İÇİNDEKİ DEVİ UYANDIR
Pozitif insanlarla görüşün. Olumlu gelişmelere nazar değer diye düşünüyorsanız paylaşmayın. O zaman nazar değer. Sadece çok yakınınızdaki birkaç kişiyle paylaşın. Hiç endişeniz yoksa herkesle paylaşabilirsiniz.
Niyet: Her gün güne “Bu gün keyifli, huzurlu, güzel bir gün geçirmeye niyet ediyorum” diye başlayabiliriz. O gün nasıl bir işimiz varsa onunla ilgili iyi niyetlerle başlayabiliriz.

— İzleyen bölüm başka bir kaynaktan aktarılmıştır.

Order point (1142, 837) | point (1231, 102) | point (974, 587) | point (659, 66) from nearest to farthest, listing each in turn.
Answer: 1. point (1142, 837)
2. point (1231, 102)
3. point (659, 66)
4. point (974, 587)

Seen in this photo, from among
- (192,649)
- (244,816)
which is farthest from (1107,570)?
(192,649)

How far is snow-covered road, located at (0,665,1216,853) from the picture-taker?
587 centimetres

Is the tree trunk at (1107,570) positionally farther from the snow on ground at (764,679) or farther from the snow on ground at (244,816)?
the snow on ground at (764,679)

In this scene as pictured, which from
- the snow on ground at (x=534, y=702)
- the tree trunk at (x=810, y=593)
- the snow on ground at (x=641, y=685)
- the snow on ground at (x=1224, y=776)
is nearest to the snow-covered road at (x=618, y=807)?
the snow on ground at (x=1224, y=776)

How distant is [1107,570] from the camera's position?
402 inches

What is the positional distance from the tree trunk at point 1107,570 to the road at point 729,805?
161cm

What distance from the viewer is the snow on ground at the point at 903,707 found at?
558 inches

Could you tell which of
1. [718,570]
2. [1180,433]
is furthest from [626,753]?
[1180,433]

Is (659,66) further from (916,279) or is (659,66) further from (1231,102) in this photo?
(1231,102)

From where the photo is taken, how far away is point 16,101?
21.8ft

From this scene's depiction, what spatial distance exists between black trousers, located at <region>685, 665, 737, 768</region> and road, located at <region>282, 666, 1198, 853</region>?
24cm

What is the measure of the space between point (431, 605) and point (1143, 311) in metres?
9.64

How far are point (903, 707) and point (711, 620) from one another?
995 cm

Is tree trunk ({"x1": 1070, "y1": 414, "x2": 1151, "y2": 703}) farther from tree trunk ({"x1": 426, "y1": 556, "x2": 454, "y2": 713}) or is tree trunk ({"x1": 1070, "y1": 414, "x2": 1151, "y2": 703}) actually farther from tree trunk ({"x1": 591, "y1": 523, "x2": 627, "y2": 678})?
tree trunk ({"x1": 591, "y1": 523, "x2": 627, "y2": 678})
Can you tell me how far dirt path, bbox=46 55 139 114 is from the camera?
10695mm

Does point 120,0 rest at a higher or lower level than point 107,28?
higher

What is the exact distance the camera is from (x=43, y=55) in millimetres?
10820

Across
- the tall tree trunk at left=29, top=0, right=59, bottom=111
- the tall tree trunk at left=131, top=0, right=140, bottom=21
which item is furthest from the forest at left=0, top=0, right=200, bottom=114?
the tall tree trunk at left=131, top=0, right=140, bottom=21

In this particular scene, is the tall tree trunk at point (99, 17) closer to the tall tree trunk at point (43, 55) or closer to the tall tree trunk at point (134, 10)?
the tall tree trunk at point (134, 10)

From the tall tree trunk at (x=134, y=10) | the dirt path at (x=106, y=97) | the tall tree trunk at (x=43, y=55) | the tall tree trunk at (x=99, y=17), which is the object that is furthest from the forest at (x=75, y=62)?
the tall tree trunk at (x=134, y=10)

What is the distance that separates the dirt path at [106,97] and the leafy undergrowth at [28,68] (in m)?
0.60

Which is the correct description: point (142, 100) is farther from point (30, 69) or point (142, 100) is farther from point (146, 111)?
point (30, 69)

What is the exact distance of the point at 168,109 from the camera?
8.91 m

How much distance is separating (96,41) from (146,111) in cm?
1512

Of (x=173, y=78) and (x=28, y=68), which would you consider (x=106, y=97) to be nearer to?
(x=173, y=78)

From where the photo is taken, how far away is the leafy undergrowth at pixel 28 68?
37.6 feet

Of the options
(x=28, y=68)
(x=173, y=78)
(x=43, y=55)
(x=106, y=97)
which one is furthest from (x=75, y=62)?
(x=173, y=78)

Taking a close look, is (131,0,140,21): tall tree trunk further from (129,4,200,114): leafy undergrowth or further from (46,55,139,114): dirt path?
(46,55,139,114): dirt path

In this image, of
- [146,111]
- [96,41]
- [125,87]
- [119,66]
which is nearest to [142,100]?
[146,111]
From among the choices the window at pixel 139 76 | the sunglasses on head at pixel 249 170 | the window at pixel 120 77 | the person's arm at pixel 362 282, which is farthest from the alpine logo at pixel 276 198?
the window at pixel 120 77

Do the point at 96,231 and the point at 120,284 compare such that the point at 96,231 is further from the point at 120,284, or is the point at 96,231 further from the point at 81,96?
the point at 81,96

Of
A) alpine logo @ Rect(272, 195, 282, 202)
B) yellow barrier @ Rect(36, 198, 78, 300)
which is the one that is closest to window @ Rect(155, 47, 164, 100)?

Kararlı olmak: Her konudaki karasızlığı sonlandırıp var olan enerjimizi tek bir konuya doğru yönlendirmeliyiz. Böylece o noktaya kanalize olan enerji güçlenir. Her konudaki net hedefimizi koyup oraya doğru yönlendirince, o hedefi her düşündüğümüzde, o hedef oradan gerçekleşmek için yola çıkacaktır.
Kendimizin ve yeteneklerimizin farkında olmalıyız. Tek başımıza da olsak mücadele etmekten kaçmamalıyız. Kendimizle uğraşırken önümüze pat diye mucizeler çıkabilir. Fakat önümüze sabredecek şeyler de gelebilir.
Bu bir yolculuktur, bu bir farkındalık yolculuğudur. İçimizde küçük tuğlalardan bir kale örmeğe çalışıyoruz. Bu kale inşasından sonra, frekansımızı belirli seviyeye getirdiğimiz için, artık kolay kolay yıkılmayız.
Geçmişle ilgili pişmanlığa girmemek gerekir, pişmanlıklar bizim enerjimizi zayıflatır. Geçmiş ve geleceğe odaklanmak sadece enerjimiz düşürür. Biz sadece hedefe odaklanmalıyız. Bu güne ve hedefe odaklanmalıyız.
Yaşadığımız her denemeye ihtiyacımız varsa, onunla ilgili de deneyimler karşımıza çıkar, önümüze gelir. Bu gün olsaydı yapmazdım diye bir şey yoktur. Geçmişte takılı kalmak, şu andaki enerjimizi düşürür. O olanlar dündü ve ona ihtiyacımız vardı; onu yaparız ve o yaptığımız şey belki yanlıştır; ama onan bir şey öğrenmişizdir. Geçmişe değil, hedefe odaklanmak gerekir. Her dönemde her neye ihtiyacımız varsa, onunla ilgili deneyimler yaşarız. Şimdi olsaydım veya keşke diye bir şey yoktur.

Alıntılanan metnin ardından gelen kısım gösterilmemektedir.